**BRANO DI RIFERIMENTO**.
☆ ☆ ☆ ☆
Quale sanità pubblica?

Chi ci sta promettendo che verranno stanziati tanti miliardi per il potenziamento della sanità non si riferisce esattamente a quello che vorrebbero i lavoratori, cioè una sanità pubblica, gratuita, efficiente, con la riapertura degli ospedali e degli ambulatori soppressi e l’assunzione di massa, con contratto pubblico e a tempo indeterminato, di medici, fisioterapisti, logopedisti, infermieri, OS, tecnici e amministrativi.

Per i padroni la sanità privata è valida quanto e più di quella pubblica e non saranno i nostri sogni a fargli cambiare idea. Se tutto va bene staranno già pensando intensamente ai tanti succulenti appalti, croce e soprattutto delizia della nostra classe dirigente, che potranno attivare senza troppi intoppi o noiosi controllori fra i piedi.

Il pubblico per Lor Signori è roba obsoleta, cosa da “comunisti antichi e superati” e si arriva al paradosso che gli stessi dipendenti pubblici ricevano l’invito, da parte di Centri Servizio privati, per assistere alla dimostrazione commerciale della esternalizzazione dei loro stessi uffici, con buona pace di tutti gli operatori socio-sanitari morti in servizio proprio a causa delle decennali politiche di privatizzazione senza sosta.

Allo stesso tempo i comunicati dei dirigenti pubblici continuano a imporre una cultura main stream imprenditoriale, con l’invito continuo -possiamo dire imposizione?- ai dipendenti ad assumere un atteggiamento di sfida e competizione per raggiungere obiettivi sempre più alti. Si arriva al teatro dell’assurdo quando, per esempio, si chiede agli operatori sanitari dei reparti oncologici di aumentare la produttività, quasi a dover augurare ai cittadini ad ammalarsi sempre di più di cancro.

Ovviamente siamo tutti liberi di augurarci un premier piuttosto che un altro per affrontare le difficoltΰ che avremo davanti d’ora in poi con le ristrutturazioni post-pandemia ma non facciamoci grandi illusioni. Ben vengano, se vengono, eventuali centinaia di migliaia di posto di lavoro in più che potrebbero rendersi disponibili con eventuali investimenti, ma le paghe continueranno ad essere al limite della sopravvivenza e le condizioni di lavoro al limite della sopportazione umana. Con il capitalismo non ci saranno mai governi amici dei lavoratori (se non a parole) ma solo e soprattutto amici degli affaristi in questo sistema economico che si fonda e si alimenta sullo sfruttamento del più debole. Gli unici amici dei lavoratori, dei disoccupati e degli oppressi sono i loro stessi simili e dall’alto arriva solo strumentalizzazione.

I lavoratori devono essere pronti ad unirsi e a dirottare un’eventuale crescita economica al loro vantaggio, a rivendicare energicamente con le lotte la redistribuzione della ricchezza, partendo dalla ripartizione delle occupazioni per lavorare meno e lavorare tutti, per veder garantiti i diritti alla casa, all’istruzione e alla cura, per andare in pensione a un’età decente che non sia a ridosso del trapasso come vorrebbero i padroni.
☆ ☆ ☆ ☆
**RACCOLTA DEL MATERIALE**.
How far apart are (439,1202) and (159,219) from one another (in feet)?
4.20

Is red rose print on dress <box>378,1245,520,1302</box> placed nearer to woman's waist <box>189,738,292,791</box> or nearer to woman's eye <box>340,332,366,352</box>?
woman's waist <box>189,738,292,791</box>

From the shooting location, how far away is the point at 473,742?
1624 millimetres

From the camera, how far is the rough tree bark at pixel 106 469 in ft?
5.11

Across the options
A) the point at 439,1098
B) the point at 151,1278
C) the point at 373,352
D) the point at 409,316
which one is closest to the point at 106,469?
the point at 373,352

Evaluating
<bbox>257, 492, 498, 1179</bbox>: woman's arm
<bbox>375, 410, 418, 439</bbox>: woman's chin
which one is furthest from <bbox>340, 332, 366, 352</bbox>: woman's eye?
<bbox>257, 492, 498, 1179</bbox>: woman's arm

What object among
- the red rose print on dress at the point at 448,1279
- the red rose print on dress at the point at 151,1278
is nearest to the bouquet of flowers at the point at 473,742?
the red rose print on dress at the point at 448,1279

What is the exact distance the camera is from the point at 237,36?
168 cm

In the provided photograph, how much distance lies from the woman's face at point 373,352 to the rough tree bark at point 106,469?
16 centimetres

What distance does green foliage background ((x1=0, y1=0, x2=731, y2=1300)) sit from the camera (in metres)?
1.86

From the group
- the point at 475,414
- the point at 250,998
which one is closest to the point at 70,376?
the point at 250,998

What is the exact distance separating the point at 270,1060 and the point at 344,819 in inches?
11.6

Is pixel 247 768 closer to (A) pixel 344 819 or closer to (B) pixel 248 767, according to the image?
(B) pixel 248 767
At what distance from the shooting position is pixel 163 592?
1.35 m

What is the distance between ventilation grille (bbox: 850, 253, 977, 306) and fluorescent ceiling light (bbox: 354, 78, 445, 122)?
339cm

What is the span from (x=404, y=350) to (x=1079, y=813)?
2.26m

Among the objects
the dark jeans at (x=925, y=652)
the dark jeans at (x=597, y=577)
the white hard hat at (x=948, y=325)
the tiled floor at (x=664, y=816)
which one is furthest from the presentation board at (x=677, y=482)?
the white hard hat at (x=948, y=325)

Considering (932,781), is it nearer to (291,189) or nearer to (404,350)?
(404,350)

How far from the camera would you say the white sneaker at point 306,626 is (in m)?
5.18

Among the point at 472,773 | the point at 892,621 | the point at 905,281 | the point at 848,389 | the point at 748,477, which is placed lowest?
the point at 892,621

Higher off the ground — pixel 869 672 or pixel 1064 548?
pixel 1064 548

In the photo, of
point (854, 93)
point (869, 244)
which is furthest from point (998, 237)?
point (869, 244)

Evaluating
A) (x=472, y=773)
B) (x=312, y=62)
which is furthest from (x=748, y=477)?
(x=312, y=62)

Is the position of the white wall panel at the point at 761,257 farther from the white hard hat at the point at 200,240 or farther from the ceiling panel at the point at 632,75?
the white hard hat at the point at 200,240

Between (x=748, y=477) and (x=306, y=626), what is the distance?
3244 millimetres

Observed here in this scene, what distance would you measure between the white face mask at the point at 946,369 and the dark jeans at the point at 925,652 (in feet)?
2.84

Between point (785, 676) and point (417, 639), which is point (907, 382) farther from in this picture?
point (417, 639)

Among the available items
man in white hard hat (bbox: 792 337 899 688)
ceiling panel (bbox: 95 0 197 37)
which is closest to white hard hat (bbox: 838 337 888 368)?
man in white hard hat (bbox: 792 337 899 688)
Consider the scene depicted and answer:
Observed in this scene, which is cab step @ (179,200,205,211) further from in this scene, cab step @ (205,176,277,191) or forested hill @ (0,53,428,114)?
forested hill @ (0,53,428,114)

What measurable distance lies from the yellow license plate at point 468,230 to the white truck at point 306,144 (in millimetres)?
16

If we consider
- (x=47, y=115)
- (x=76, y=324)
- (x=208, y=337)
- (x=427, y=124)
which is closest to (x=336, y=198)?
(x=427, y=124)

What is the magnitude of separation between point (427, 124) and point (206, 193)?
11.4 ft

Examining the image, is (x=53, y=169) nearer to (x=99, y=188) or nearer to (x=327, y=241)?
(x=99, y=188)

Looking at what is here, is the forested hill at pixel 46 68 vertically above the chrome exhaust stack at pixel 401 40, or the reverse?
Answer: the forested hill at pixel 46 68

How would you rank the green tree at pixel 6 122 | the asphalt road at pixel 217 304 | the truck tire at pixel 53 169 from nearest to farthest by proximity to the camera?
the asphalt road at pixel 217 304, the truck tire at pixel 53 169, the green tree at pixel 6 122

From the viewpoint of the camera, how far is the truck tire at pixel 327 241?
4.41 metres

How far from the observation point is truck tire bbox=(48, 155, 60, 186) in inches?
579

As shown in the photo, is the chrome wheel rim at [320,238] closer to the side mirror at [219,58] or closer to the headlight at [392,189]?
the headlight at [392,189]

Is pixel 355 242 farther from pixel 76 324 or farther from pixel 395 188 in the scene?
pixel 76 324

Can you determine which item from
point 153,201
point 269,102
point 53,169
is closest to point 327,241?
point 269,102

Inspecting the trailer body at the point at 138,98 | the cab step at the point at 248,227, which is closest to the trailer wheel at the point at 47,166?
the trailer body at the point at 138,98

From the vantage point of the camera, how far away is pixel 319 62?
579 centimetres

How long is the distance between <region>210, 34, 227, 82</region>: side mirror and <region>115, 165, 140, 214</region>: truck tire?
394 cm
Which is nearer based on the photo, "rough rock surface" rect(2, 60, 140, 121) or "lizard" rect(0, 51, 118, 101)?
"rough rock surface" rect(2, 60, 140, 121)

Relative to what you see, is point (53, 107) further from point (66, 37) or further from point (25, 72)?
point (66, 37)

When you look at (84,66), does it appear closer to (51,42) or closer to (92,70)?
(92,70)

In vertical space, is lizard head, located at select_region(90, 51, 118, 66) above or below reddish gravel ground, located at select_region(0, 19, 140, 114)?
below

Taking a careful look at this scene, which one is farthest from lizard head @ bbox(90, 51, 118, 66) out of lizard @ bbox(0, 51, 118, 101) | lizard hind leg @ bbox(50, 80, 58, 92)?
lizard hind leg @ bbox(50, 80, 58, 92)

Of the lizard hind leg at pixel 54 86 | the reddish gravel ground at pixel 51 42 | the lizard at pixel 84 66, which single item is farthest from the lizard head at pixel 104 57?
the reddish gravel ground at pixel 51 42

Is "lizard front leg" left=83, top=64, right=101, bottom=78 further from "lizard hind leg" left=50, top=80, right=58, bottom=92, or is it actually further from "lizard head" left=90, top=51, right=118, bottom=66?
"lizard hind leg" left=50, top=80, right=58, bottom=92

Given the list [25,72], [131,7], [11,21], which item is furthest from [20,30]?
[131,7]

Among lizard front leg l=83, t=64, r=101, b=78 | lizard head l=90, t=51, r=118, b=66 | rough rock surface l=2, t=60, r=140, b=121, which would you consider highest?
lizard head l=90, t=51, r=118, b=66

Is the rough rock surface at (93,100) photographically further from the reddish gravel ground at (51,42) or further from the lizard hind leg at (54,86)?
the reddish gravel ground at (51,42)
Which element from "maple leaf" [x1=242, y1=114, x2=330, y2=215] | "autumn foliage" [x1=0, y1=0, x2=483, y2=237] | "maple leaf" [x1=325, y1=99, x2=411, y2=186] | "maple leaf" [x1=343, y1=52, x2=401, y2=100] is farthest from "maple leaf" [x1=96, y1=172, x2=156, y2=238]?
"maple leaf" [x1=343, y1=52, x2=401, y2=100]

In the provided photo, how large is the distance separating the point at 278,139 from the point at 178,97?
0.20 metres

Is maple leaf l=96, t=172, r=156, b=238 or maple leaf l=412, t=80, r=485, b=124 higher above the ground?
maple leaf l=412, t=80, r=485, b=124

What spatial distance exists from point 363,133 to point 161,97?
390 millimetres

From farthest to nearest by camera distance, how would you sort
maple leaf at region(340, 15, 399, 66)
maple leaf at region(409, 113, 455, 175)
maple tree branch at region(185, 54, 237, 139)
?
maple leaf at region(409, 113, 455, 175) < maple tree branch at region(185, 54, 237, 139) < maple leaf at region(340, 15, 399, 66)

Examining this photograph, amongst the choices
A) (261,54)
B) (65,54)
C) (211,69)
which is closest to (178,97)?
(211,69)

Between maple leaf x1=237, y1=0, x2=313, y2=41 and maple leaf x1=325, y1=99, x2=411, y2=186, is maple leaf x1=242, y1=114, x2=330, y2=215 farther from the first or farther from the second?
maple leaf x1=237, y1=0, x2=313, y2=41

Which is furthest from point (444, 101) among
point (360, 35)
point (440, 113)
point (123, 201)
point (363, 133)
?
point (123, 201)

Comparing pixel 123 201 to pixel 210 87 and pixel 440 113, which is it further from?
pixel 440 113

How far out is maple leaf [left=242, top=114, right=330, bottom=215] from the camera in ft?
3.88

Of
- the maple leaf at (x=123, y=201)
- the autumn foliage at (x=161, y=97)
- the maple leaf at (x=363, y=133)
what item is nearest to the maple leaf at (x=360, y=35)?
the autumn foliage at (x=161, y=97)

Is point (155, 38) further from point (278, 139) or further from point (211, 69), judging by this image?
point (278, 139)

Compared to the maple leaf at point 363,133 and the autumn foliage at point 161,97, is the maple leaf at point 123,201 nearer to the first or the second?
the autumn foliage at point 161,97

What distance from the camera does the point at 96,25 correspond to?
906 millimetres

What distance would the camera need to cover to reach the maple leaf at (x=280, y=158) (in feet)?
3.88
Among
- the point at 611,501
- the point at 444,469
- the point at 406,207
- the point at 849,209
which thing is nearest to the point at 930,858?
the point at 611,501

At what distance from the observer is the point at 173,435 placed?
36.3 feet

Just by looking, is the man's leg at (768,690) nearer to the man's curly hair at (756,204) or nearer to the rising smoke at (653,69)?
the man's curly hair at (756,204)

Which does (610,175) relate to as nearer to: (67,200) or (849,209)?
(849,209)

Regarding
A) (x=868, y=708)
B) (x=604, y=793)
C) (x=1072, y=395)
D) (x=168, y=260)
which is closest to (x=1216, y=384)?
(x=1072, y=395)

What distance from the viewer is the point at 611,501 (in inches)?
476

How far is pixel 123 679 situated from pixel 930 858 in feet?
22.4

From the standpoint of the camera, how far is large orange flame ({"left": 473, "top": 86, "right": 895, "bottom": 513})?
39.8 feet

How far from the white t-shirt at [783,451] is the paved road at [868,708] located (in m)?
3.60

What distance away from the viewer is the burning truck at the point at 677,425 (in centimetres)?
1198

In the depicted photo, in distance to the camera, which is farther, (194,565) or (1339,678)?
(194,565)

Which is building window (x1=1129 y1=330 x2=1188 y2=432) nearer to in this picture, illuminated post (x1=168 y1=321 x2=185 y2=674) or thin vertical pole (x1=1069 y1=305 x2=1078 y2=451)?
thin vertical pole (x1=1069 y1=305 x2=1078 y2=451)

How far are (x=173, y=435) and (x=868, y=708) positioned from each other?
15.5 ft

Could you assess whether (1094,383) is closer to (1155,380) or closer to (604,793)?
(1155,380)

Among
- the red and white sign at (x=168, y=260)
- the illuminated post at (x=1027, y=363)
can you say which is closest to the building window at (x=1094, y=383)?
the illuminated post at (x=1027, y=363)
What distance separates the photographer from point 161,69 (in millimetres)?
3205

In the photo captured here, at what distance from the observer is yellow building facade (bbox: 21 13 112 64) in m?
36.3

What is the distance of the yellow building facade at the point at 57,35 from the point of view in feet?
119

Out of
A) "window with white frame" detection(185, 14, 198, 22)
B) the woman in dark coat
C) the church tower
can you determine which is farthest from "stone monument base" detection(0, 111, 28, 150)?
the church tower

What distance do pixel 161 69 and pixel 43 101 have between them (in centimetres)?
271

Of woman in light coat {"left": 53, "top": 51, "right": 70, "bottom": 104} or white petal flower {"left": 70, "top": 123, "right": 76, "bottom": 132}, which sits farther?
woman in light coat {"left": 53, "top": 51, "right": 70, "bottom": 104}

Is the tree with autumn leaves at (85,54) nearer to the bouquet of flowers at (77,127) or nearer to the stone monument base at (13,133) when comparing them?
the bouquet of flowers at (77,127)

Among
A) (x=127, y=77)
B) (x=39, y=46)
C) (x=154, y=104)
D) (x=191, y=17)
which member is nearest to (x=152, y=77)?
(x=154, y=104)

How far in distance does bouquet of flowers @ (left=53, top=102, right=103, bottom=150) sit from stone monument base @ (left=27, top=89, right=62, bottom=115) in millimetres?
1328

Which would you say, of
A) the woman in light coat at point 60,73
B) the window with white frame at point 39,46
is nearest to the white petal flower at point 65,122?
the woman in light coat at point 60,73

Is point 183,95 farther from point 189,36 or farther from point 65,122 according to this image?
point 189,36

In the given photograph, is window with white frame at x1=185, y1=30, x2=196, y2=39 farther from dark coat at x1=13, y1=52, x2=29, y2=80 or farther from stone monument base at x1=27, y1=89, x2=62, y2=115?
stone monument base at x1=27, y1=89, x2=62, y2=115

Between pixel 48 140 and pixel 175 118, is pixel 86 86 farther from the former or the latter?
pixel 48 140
☆ ☆ ☆ ☆
**ESPLORA IL MATERIALE**.
a: Ripeti il passo del brano sulla sanità pubblica che comincia con "Allo stesso tempo" e termina con "più di cancro.".
b: Rispondi in breve, in base al brano sulla sanità pubblica:
(i) Quali figure professionali dovrebbero essere assunte in massa secondo ciò che vorrebbero i lavoratori?
(ii) Agli operatori di quali reparti, per esempio, si chiede di aumentare la produttività?
(iii) Da chi ricevono i dipendenti pubblici l'invito alla dimostrazione commerciale dell'esternalizzazione dei loro uffici?
Il materiale proviene da una fonte diversa da quella del brano.

**SOLUZIONI AI COMPITI**.
a:
Allo stesso tempo i comunicati dei dirigenti pubblici continuano a imporre una cultura main stream imprenditoriale, con l’invito continuo -possiamo dire imposizione?- ai dipendenti ad assumere un atteggiamento di sfida e competizione per raggiungere obiettivi sempre più alti. Si arriva al teatro dell’assurdo quando, per esempio, si chiede agli operatori sanitari dei reparti oncologici di aumentare la produttività, quasi a dover augurare ai cittadini ad ammalarsi sempre di più di cancro.

b:
(i) Medici, fisioterapisti, logopedisti, infermieri, OS, tecnici e amministrativi.
(ii) Dei reparti oncologici.
(iii) Da Centri Servizio privati.